I have been reading this book since last week, and now I want to share my thoughts about it. I was excited to review this because I've never heard most of the tools it features, like OpenRefine, MongoDB, and MapReduce. The book has 360 pages and surprisingly it covers a lot of topics. Along with that, is the Github repository for all the codes.
Practical Data Analysis is all about applications of statistical methodologies on computer science. I find it very useful since this was not taught in my statistics class. In college, we only practice statistics on fields like sociology, psychology, agriculture, economics, chemistry, biology, industrial engineering, and many others, but we were not onto computer science, we only deal with it when coding in R or SAS. Hal Varian once said in this video that,
. . . we've got at least hundred statisticians on Google . . .
And I was curious about that, I mean, what are they doing on Google? What are the statistical tools do they use? Thanks to this book, Hector Cuesta utilized Dynamic Time Warping (DTW) for illustrating the image similarity search which is used by Google for searching images, by using time series for comparing the distance between the photo pixels; another is classifying spam from not spam emails based on the subject line of the messages, where he demonstrates the application of Naïve Bayes algorithm for text classification (isn't that cool?); he also talk about Kernel Ridge Regression for predicting gold price using time series; the Principal Component Analysis (PCA) and Multidimensional Scaling (MDS) for dimensionality reduction; and then on the later chapters, it's all about "Hacking" just as what John D. Cook described on his review. Hacking data from social networking sites like facebook and twitter, how to visualize these using Gephi and make an analysis about it.

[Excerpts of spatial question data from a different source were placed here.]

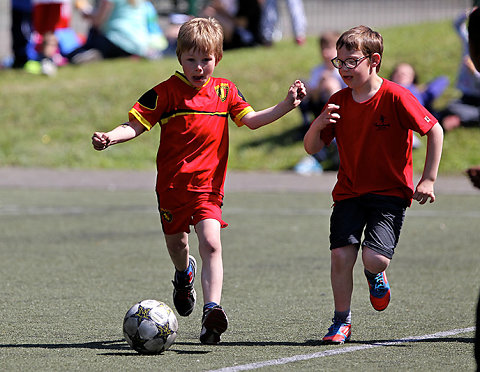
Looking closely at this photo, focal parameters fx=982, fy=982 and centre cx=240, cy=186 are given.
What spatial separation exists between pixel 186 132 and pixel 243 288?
6.28 ft

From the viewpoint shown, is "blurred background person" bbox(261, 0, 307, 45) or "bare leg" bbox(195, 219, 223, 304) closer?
"bare leg" bbox(195, 219, 223, 304)

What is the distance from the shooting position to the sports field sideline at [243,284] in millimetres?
5273

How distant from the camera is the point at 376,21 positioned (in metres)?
24.8

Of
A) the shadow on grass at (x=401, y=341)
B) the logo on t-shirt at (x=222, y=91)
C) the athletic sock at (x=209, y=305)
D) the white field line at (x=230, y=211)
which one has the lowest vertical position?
the white field line at (x=230, y=211)

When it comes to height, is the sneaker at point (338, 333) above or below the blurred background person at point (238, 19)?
above

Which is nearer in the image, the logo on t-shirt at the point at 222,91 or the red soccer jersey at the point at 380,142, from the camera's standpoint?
the red soccer jersey at the point at 380,142

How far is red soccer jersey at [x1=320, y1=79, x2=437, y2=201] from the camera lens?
18.9 feet

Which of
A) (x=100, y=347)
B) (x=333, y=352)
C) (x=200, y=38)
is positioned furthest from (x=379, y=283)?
(x=200, y=38)

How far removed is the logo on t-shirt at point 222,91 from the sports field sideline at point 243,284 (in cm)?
142

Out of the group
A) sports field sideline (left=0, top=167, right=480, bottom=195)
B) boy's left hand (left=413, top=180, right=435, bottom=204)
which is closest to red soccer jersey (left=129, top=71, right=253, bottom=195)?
boy's left hand (left=413, top=180, right=435, bottom=204)

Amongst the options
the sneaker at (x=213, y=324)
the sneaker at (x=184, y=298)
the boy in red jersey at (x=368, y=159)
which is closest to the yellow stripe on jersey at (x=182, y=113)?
the boy in red jersey at (x=368, y=159)

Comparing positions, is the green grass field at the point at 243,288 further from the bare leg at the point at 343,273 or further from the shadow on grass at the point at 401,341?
the bare leg at the point at 343,273

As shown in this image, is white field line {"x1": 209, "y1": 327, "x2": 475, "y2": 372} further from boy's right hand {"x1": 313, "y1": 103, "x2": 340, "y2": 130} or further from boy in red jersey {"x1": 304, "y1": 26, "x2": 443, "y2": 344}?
boy's right hand {"x1": 313, "y1": 103, "x2": 340, "y2": 130}

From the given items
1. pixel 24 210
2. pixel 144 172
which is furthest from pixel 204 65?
pixel 144 172
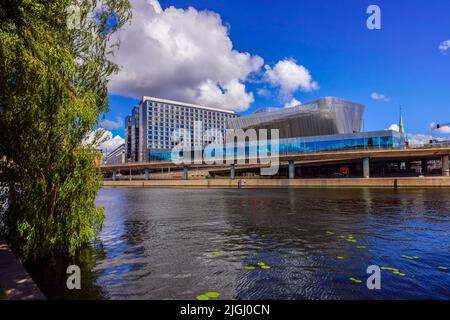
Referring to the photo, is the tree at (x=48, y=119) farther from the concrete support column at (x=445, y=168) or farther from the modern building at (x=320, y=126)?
the modern building at (x=320, y=126)

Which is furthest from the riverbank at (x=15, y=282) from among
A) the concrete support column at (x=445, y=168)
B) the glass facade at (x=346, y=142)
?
the glass facade at (x=346, y=142)

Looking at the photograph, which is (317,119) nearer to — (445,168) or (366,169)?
(366,169)

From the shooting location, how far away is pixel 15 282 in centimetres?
726

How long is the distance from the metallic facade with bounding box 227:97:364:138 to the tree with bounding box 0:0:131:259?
148740 mm

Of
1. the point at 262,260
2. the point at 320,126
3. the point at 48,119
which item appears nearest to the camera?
the point at 48,119

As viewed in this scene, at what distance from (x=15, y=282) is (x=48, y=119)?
206 inches

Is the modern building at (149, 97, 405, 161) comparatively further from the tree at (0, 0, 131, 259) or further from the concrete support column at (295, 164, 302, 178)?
the tree at (0, 0, 131, 259)

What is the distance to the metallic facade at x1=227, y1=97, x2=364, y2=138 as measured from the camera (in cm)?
14812

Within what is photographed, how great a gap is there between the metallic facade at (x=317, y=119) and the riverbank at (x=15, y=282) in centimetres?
15327

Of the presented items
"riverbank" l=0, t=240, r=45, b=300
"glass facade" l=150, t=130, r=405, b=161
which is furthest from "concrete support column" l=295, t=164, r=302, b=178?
"riverbank" l=0, t=240, r=45, b=300

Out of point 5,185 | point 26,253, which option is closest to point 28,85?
point 5,185

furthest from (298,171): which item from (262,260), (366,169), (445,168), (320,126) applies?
(262,260)
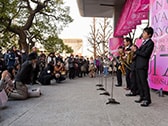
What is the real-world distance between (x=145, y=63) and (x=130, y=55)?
7.18 feet

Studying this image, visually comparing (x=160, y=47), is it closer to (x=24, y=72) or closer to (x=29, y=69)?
(x=29, y=69)

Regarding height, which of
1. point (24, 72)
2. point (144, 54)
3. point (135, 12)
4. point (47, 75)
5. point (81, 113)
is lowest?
point (81, 113)

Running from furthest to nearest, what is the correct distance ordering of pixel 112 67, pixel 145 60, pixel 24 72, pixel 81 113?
pixel 112 67
pixel 24 72
pixel 145 60
pixel 81 113

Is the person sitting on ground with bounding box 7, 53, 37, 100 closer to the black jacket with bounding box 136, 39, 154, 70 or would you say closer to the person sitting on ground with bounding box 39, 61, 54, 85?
the black jacket with bounding box 136, 39, 154, 70

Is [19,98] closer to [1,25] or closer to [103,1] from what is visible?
[103,1]

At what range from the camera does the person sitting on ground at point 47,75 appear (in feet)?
A: 39.3

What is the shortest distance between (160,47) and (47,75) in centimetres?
554

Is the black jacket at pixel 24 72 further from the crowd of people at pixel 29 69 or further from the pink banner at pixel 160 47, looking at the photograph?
the pink banner at pixel 160 47

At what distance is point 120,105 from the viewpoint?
6.59m

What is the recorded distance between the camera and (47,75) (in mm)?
12164

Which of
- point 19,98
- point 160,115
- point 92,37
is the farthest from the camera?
point 92,37

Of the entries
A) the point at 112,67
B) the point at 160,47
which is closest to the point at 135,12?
the point at 160,47

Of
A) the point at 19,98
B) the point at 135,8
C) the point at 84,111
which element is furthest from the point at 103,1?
the point at 84,111

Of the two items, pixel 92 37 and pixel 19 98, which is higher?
pixel 92 37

Some of the issues I found are the unconsistency of the file name between the Github repository and the book itself, it gets you confuse, like the pokemonByType.csv in Github, is named as sumPokemon.csv in the book; in Chapter 2, working with OpenRefine, the column names of the Excel data in Github are in different language (I think spanish), while in the book it's in English; another is with the code, the D3.js charts in Chapter 3, such as the bar and pie charts did not work on my machine, I am new to D3.js and so I was not able to fix it immediately, but despite that, I got a quick response after sending an issue to the author. He even said, if I can help you in anything else don't hesitate to ask. So there is nothing to worry, it is a minor issue, just to caution you.